Первая остановка поезда была только утром. Конструкция вагонов не предусматривала возможности хождения по составу во время движения. В дверь купе постучал проводник.

— Господа! Стоянка четверть часа, — заученно проинформировал он, и обратился к Ершову, — К вам гость. Пропустить?

Николай кивнул головой и засунул руку под подушку. Его движение не осталось незамеченным соседом по купе.

«Слишком наблюдательный юноша», — всколыхнулось внутри чувство опасности.

Рыжий Петька радостно залетел в купе.

— У нас в вагоне тепло! — доложил он, не дожидаясь вопроса, и даже не поздоровавшись.

— Доброе утро! — по-английски ответил Ершов, удивленный реакцией соседа. Тот резко повернулся в сторону Петьки, и Николаю показалось, что юноша знает русский язык.

— Да. Да, простите. Здравствуйте…, - Петька начал говорить по-английски, но увидел соседа, и в восторге зашептал по-русски, — пани Зося. Как я рад! Какое счастье!

— Пани Зося? — желчно спросил Ершов, наконец-то прозревший, (он разглядел в «соседе» женщину), — Или, правильно будет, мадам Эмма? «Страшная» Эмма?

Женщина растерялась, напуганная жестким тоном Ершова. Петька стоял в дверях, закрывая дорогу, а Николай поднялся, и схватил левой рукой Эмму за горло. Женщина ощутила дуло револьвера у самого сердца, Ершов слишком сильно надавил, злой от того, что его провели.

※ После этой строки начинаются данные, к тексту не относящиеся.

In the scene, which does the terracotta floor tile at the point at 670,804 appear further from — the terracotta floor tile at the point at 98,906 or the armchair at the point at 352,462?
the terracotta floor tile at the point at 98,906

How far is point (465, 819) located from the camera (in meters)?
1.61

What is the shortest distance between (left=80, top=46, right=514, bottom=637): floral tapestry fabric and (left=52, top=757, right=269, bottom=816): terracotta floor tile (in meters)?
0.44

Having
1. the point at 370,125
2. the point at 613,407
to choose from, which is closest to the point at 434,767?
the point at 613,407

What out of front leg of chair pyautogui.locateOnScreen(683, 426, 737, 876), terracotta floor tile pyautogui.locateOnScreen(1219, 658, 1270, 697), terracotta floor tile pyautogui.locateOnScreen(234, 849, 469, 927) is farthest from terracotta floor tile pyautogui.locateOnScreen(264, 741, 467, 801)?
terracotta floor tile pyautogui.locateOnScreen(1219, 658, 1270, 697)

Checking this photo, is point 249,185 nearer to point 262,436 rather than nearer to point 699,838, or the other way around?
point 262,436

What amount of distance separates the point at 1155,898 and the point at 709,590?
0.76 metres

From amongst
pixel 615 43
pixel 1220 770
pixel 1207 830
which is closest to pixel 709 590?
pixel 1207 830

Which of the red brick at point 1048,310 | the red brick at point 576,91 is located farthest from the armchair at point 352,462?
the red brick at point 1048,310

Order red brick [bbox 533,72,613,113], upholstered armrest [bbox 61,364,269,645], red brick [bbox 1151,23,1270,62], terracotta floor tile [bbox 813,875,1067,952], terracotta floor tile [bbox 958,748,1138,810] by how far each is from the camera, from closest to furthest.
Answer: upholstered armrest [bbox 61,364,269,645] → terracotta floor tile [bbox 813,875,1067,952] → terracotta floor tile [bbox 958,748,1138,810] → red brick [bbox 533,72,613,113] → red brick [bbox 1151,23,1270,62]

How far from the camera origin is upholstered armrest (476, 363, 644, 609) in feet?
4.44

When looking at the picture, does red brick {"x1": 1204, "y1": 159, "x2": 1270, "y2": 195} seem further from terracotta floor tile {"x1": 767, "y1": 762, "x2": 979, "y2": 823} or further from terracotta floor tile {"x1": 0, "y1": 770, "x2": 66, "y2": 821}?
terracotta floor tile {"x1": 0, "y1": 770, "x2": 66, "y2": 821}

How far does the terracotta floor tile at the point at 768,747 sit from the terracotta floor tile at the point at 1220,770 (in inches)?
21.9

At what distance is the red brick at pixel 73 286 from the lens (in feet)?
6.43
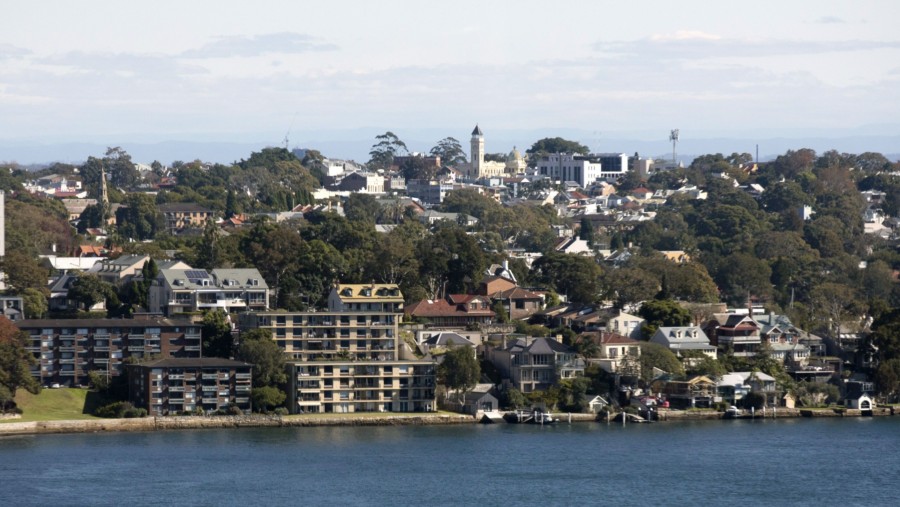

— Вы спутали меня с Эммой Голдман! Она старше меня на три года! — с ноткой возмущением пропищала молодая женщина.

«Нашла время возмущаться», — рассмеялся в душе Николай, и отпустил хватку.

— Что ты делаешь в моем купе, «коллега»! — всё так же жестко прошипел Николай, и бросил Петьке, — Закрой дверь!!!

— Коллега? — с надеждой прошептала Эмма, закрыв двумя руками горло, — я пытаюсь скрыться от ищеек Пинкертона, товарищ.

— Так, ты не пани Зося? — наконец-то догадался Петька, — а чем докажешь?

— У «пани Зоси» была особая примета?

— Родинка на левой груди, — простодушно сообщил Петька. Вот здесь, нагло ткнул он пальцем под соском.

Эмма расстегнула куртку, а затем и рубашку.

«Охмуряешь Петьку? Нашла себе жертву по зубам?» — подумал Ершов.

Эмма, глядя в глаза Николаю, приподняла тяжелую, не по годам, грудь. На два пальца ниже соска чернела родинка.

— Вот как? Вот как! Хорошо. Петр, оставайся в купе, я еще успею перейти в твой вагон. Никаких разговоров обо мне и работе. Вообще ни слова о себе, разговоры только о «пани Зосе», — грубо ткнул пальцем в сторону женщины Ершов.

«Пусть парень развлечется. Сбежать она не сбежит, наоборот, поверит в то, что хитра и удачлива. Будет продолжать хитрить дальше, надеясь вывернуться. И выдаст всю свою сеть!» — Ершов ни на секунду не сомневался в том, что Эмма-Зося следила за ним, а не пряталась от Пинкертона.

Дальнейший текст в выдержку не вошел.